У нас с ней никогда не было хороших отношений; возможно, она вначале не одобряла моей профессии, из-за которой в доме неукоснительно соблюдалась тишина; но с возрастом она мало-помалу стала с ней свыкаться и вот уже давным-давно, устав от назойливых приставаний детей, без конца возившихся с ней в саду, нашла убежище в моем кабинете и с утра до вечера спала на ковре, спрятав в лапах острую мордочку. Здесь она чувствовала себя в безопасности, под защитой бесчисленных бумаг и книг. Время от времени она приоткрывала один глаз и смотрела на меня, как бы говоря:

– Так, дорогой, молодец! Работай и не уходи отсюда, потому что, пока ты здесь сидишь и работаешь, никто не войдет и не помешает мне спать.

Безусловно, именно так думала бедная собака. Искушение воспользоваться ею для моей мести охватило меня внезапно, две недели тому назад, когда я заметил, как она на меня поглядывает.

Ничего плохого я ей не делаю; вообще ничего особенного я не делаю. Просто, как только у меня появляется возможность, как только я хотя бы на мгновение освобождаюсь от клиентов, я осторожно, потихоньку встаю с кресла, чтобы никто не заметил, что моя мудрость, внушающая всем страх и зависть, моя потрясающая мудрость профессора юридического факультета и адвоката, моя суровая важность мужа и отца на миг покинули кресло, где восседали как на троне; на цыпочках подкрадываюсь к двери и украдкой выглядываю в коридор, не идет ли кто; закрываю дверь на ключ – только на одно мгновение; глаза мои горят от радости, руки дрожат от сладострастного предвкушения минуты, когда я наконец позволю себе стать безумным, стать безумным хотя бы на миг, вырваться на миг из темницы мертвой формы, насмеяться над ней и разрушить, уничтожить на миг эту мудрость, эту важность, что душат и унижают меня; я подбегаю к ней, к собаке, спящей на ковре; потихоньку, осторожно беру ее за задние лапы и толкаю вперед, как тачку; заставляю ее сделать так восемь или десять шагов, не больше, на передних лапах, держа ее за задние.

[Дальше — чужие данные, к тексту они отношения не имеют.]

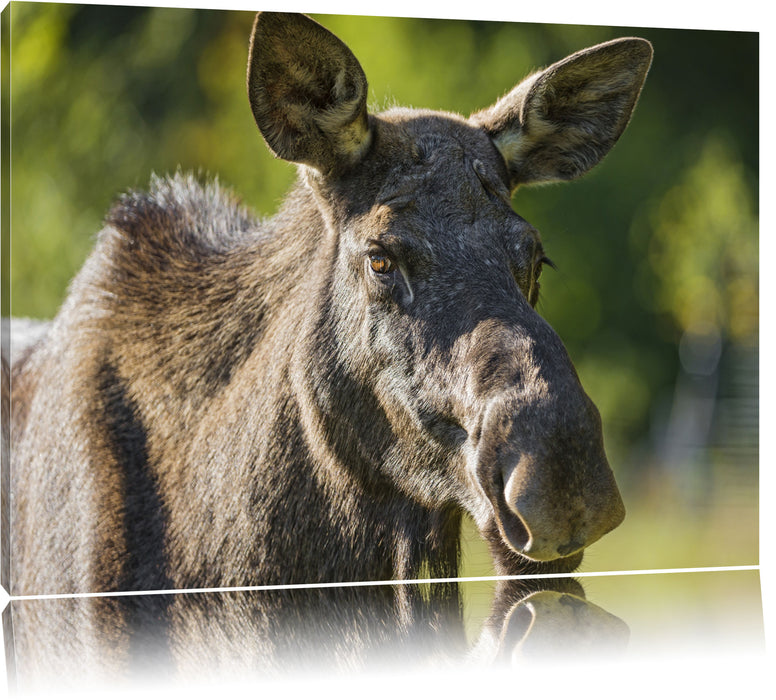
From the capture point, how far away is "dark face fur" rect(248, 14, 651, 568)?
319 cm

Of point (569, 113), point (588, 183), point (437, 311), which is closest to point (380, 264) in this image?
point (437, 311)

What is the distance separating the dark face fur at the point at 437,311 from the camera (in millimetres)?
3193

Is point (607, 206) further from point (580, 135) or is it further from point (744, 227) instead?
point (580, 135)

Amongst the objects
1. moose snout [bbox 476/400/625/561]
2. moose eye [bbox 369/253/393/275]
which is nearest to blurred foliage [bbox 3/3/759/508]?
moose eye [bbox 369/253/393/275]

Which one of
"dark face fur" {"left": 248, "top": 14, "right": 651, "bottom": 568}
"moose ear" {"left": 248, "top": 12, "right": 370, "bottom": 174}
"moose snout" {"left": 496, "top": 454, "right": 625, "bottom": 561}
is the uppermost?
"moose ear" {"left": 248, "top": 12, "right": 370, "bottom": 174}

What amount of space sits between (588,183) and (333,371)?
11.5 feet

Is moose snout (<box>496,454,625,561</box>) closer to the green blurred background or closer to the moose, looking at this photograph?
the moose

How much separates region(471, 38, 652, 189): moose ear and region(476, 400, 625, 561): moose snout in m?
1.17

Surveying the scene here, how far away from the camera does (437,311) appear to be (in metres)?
3.45

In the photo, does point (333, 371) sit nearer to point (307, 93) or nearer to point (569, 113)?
point (307, 93)

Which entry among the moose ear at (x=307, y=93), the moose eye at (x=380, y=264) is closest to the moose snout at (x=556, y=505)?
the moose eye at (x=380, y=264)

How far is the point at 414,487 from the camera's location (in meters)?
3.66

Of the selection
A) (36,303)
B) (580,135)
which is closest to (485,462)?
(580,135)

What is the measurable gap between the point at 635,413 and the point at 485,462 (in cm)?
428
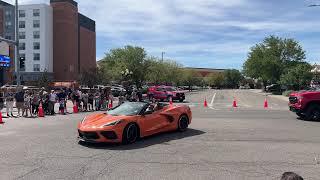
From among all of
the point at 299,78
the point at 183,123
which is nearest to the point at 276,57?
the point at 299,78

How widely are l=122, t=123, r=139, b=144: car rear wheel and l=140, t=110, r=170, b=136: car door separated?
13.5 inches

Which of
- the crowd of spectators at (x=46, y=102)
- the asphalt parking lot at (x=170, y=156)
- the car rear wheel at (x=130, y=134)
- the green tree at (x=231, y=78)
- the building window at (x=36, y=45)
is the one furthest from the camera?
the green tree at (x=231, y=78)

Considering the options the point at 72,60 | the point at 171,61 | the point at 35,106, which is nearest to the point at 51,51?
the point at 72,60

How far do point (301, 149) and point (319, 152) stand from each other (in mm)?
552

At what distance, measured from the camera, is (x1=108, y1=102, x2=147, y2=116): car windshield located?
42.7 ft

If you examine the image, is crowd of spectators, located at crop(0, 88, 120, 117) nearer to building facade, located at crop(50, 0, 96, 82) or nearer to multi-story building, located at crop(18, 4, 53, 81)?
building facade, located at crop(50, 0, 96, 82)

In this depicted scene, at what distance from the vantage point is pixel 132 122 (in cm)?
1251

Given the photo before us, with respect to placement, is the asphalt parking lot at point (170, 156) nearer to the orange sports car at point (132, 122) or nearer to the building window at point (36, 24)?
the orange sports car at point (132, 122)

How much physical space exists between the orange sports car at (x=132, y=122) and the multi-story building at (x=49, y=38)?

И это все, ничего больше. Сразу же после этого я иду к двери, тихо-тихо отпираю ее без малейшего щелчка и снова усаживаюсь на свой трон, в свое кресло, и вот уж я готов принять очередного клиента, с прежней суровой важностью, заряженный, как пушка, всей моей потрясающей мудростью.

Но вот беда: последние две недели собака все смотрит на меня мутными глазами, широко раскрытыми от ужаса. Повторяю: я хочу, чтобы она поняла, что это все пустое, что она может быть спокойной и не надо ей так смотреть на меня.

Но ведь собака отлично понимает, какой страшный поступок я совершаю. Вот если бы это в шутку сделал кто-нибудь из детей, это и впрямь было бы пустяком; но она хорошо знает, что я-то шутить не могу; она и допустить не может, чтобы я пошутил хотя бы на мгновение, – и вот она, проклятая, все смотрит да смотрит на меня, охваченная ужасом.